▸ **Action item**
Only one stretch of the material below is wanted: everything from the line containing "Dear Leader by Rogers, Damian, 9781552453087" down to the line containing "CATZ 'N DOGZ - New Love", both ends included. Repeat it exactly and skip the pictures.

▸ **Input for this task**
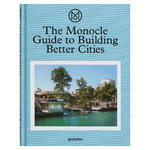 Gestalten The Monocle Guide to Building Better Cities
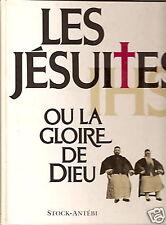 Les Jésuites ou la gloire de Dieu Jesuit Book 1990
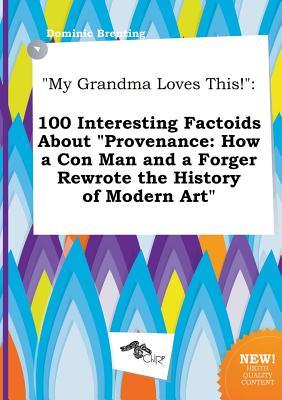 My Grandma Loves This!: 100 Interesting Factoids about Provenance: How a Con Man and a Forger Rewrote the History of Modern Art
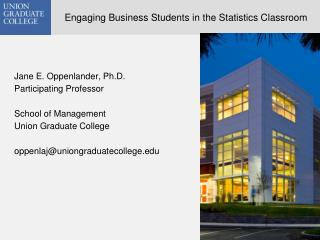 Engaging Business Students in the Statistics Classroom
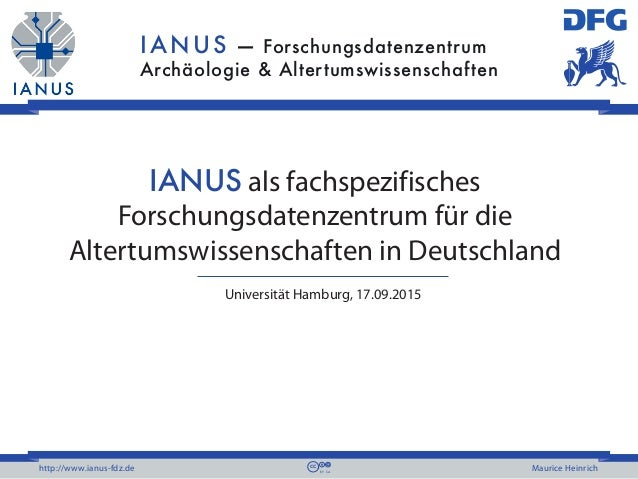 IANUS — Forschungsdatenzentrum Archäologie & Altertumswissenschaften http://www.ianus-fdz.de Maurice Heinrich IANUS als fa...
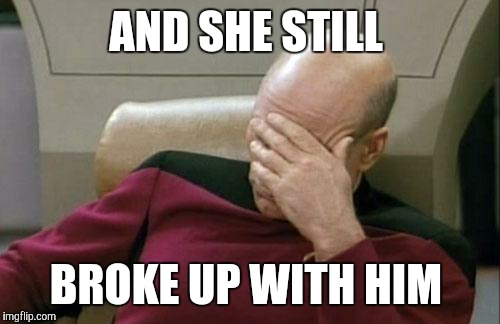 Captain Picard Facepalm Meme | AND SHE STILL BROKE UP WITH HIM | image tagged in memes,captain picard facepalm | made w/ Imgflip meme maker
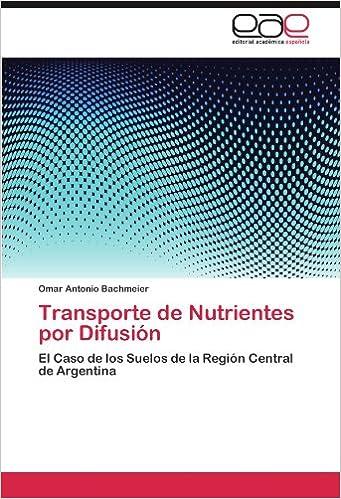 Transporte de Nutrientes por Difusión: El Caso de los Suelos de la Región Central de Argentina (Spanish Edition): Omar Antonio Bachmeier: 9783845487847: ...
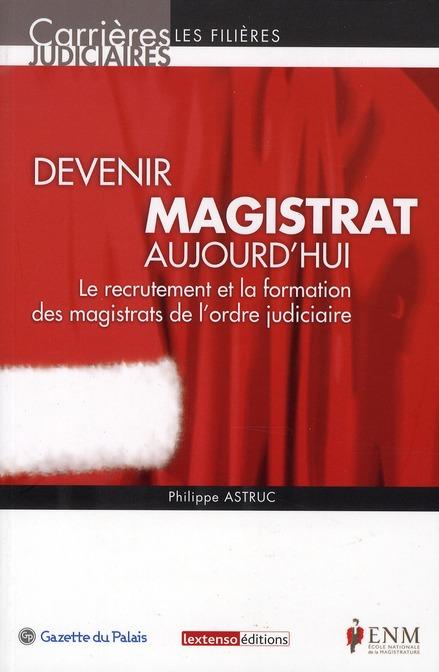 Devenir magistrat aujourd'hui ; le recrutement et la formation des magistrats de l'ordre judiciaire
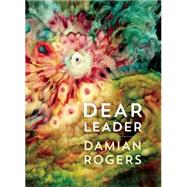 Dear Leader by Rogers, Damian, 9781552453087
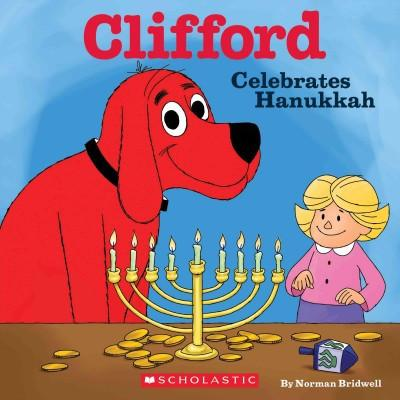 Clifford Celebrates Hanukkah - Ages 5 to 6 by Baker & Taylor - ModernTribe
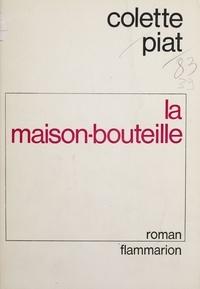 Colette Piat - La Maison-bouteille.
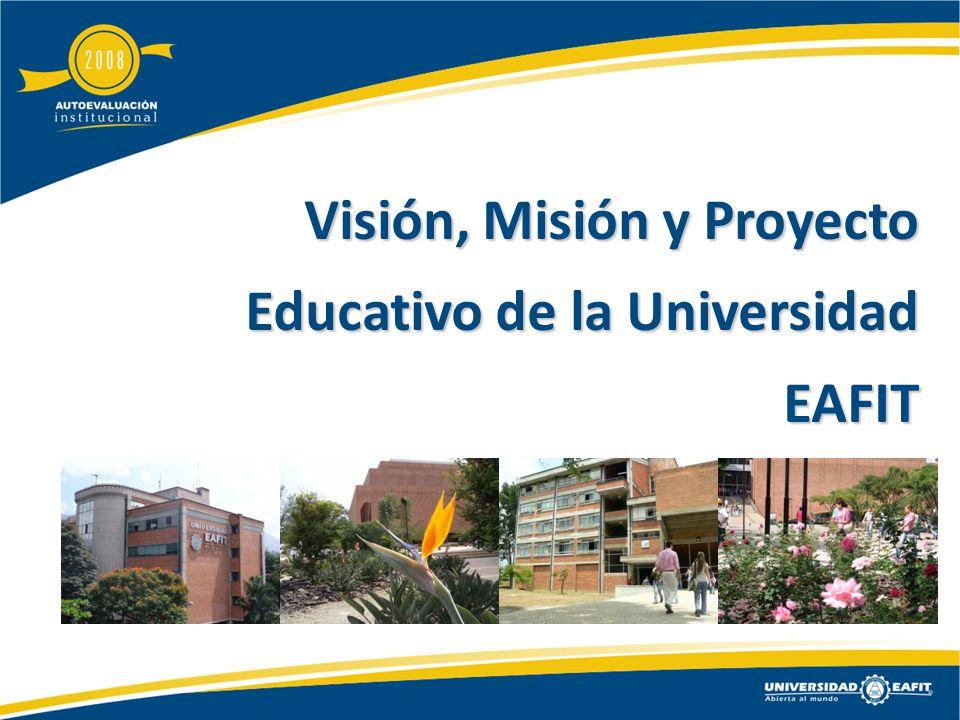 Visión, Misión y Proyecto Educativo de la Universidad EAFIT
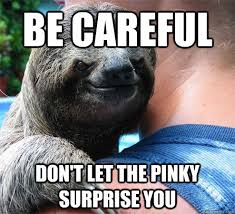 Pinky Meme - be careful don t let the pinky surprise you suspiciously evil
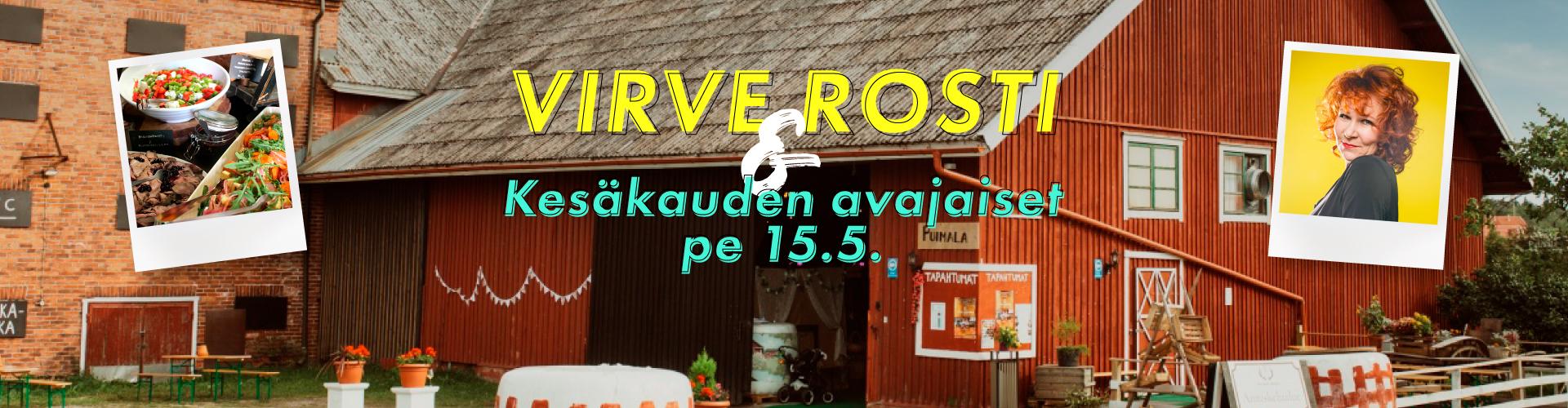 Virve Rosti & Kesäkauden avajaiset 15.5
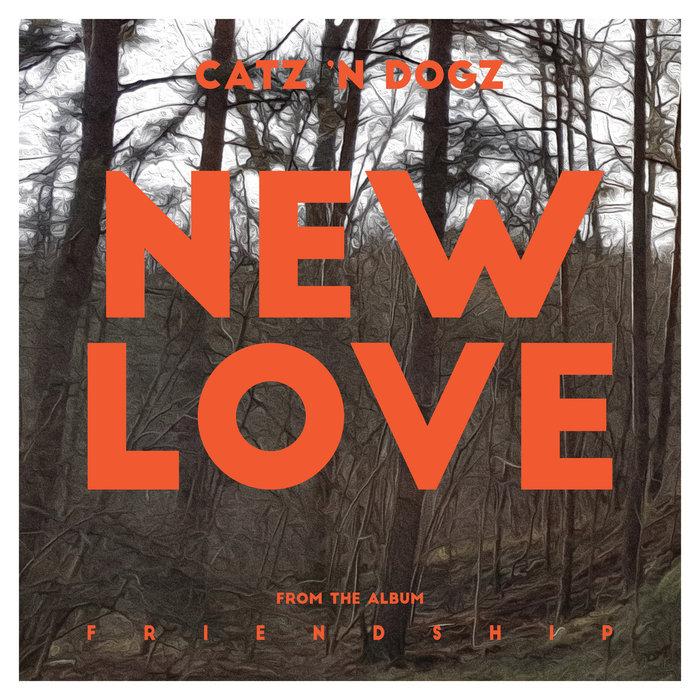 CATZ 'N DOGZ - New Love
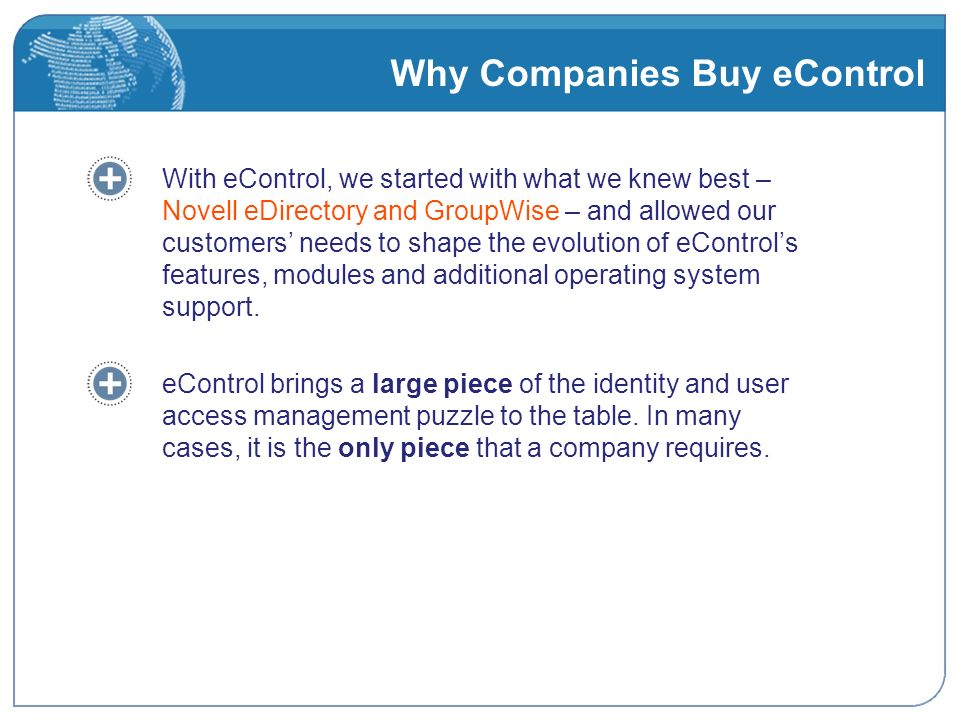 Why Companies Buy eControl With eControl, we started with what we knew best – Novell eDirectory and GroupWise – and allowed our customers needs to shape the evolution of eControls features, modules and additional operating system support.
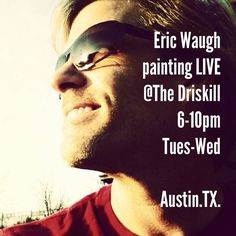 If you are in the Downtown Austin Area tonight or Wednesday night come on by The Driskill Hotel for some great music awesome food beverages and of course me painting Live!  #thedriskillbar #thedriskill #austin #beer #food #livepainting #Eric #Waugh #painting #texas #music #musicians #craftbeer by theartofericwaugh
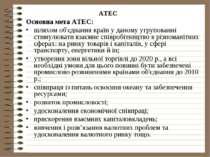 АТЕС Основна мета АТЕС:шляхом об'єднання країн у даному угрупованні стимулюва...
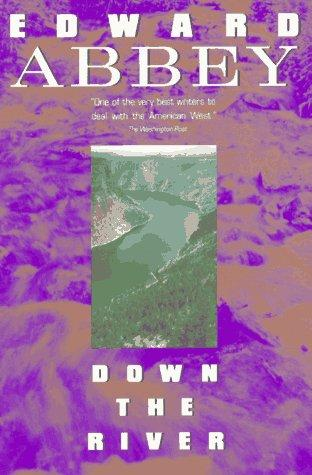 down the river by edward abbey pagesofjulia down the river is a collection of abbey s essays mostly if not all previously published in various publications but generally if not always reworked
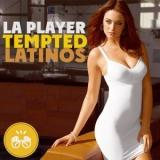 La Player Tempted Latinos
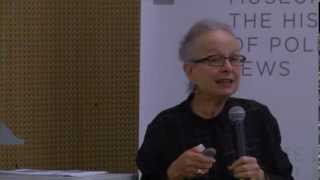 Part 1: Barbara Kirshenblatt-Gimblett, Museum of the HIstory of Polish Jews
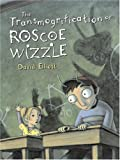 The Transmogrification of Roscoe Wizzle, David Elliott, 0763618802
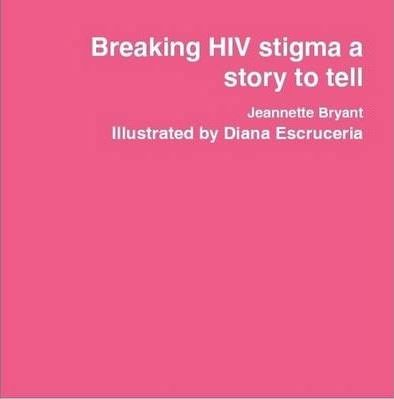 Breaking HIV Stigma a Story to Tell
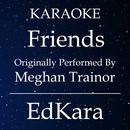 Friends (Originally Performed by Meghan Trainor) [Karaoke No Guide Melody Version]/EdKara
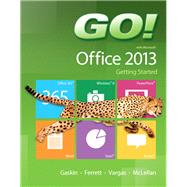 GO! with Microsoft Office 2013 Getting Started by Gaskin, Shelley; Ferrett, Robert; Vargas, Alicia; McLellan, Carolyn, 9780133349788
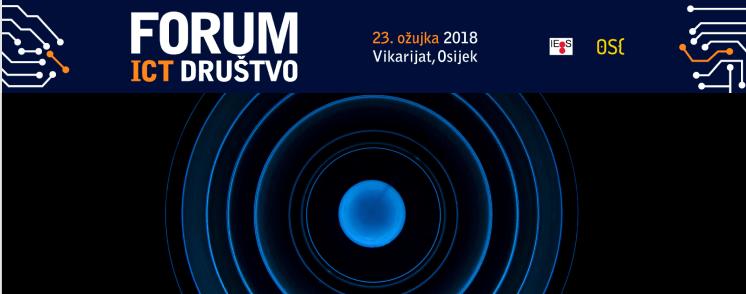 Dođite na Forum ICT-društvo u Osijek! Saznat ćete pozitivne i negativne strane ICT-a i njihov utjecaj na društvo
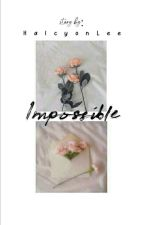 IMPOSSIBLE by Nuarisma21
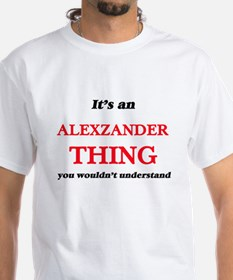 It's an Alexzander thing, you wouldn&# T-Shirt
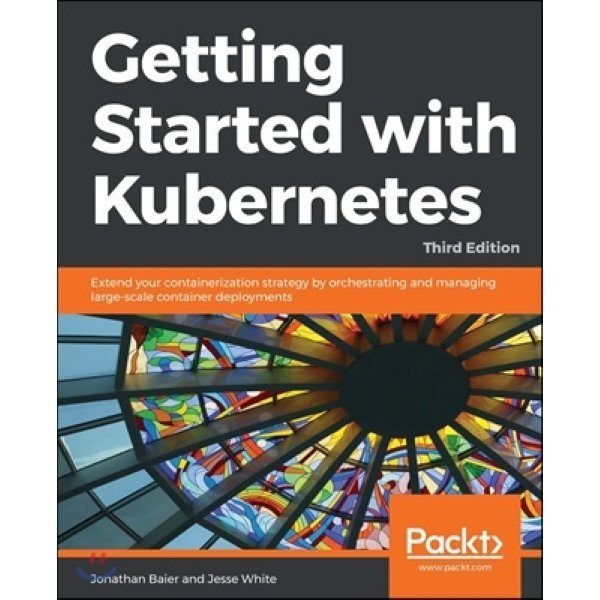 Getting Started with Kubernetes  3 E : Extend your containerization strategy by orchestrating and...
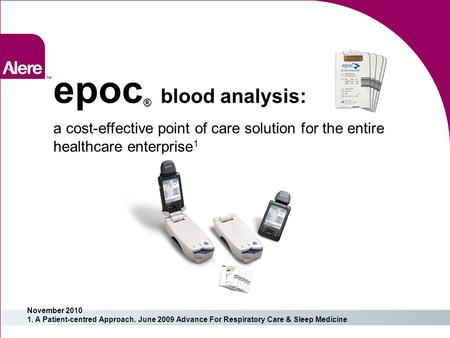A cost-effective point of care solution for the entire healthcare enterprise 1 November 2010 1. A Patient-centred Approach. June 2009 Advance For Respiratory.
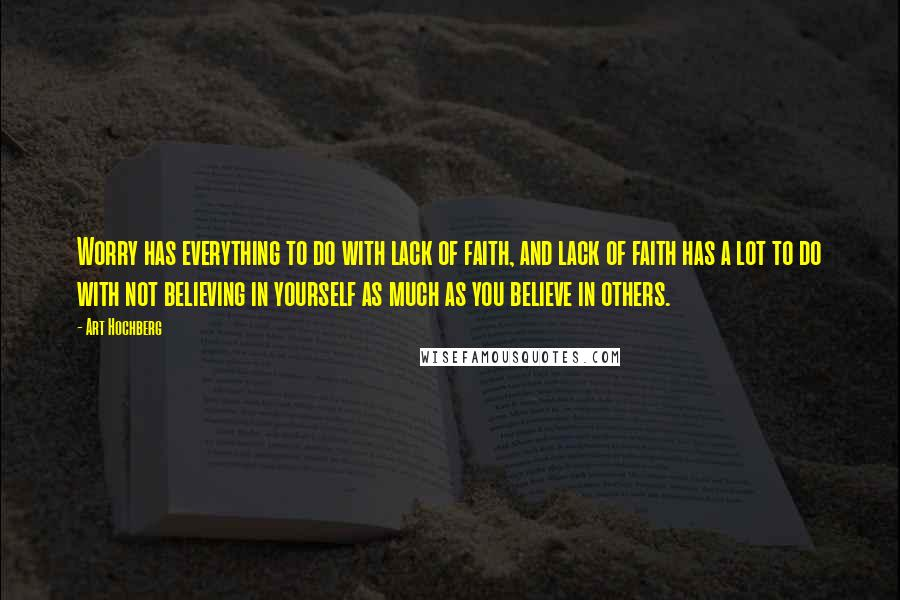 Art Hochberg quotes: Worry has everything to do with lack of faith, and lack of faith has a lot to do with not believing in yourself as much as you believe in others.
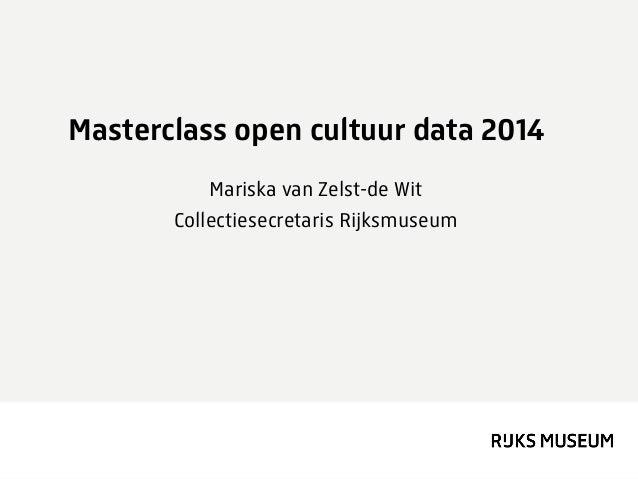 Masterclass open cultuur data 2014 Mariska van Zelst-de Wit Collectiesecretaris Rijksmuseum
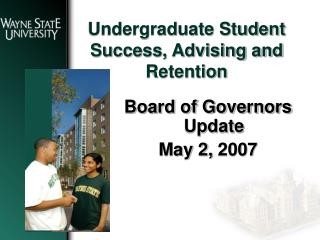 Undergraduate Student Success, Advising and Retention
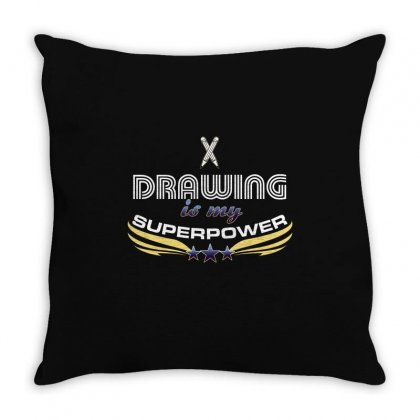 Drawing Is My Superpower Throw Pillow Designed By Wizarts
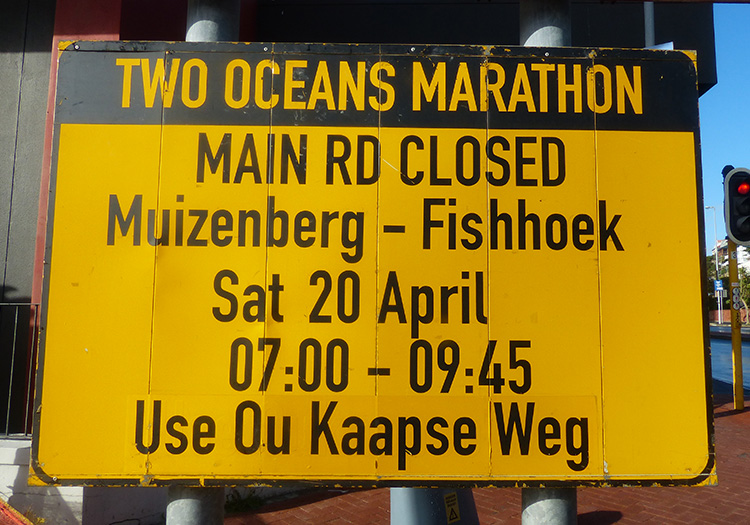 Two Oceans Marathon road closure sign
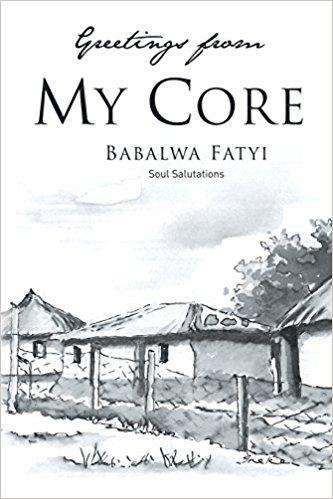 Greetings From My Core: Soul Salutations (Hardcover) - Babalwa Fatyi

▸ **Your solution**
 Dear Leader by Rogers, Damian, 9781552453087
 Clifford Celebrates Hanukkah - Ages 5 to 6 by Baker & Taylor - ModernTribe
 Colette Piat - La Maison-bouteille.
 Visión, Misión y Proyecto Educativo de la Universidad EAFIT
 Pinky Meme - be careful don t let the pinky surprise you suspiciously evil
 Virve Rosti & Kesäkauden avajaiset 15.5
 CATZ 'N DOGZ - New Love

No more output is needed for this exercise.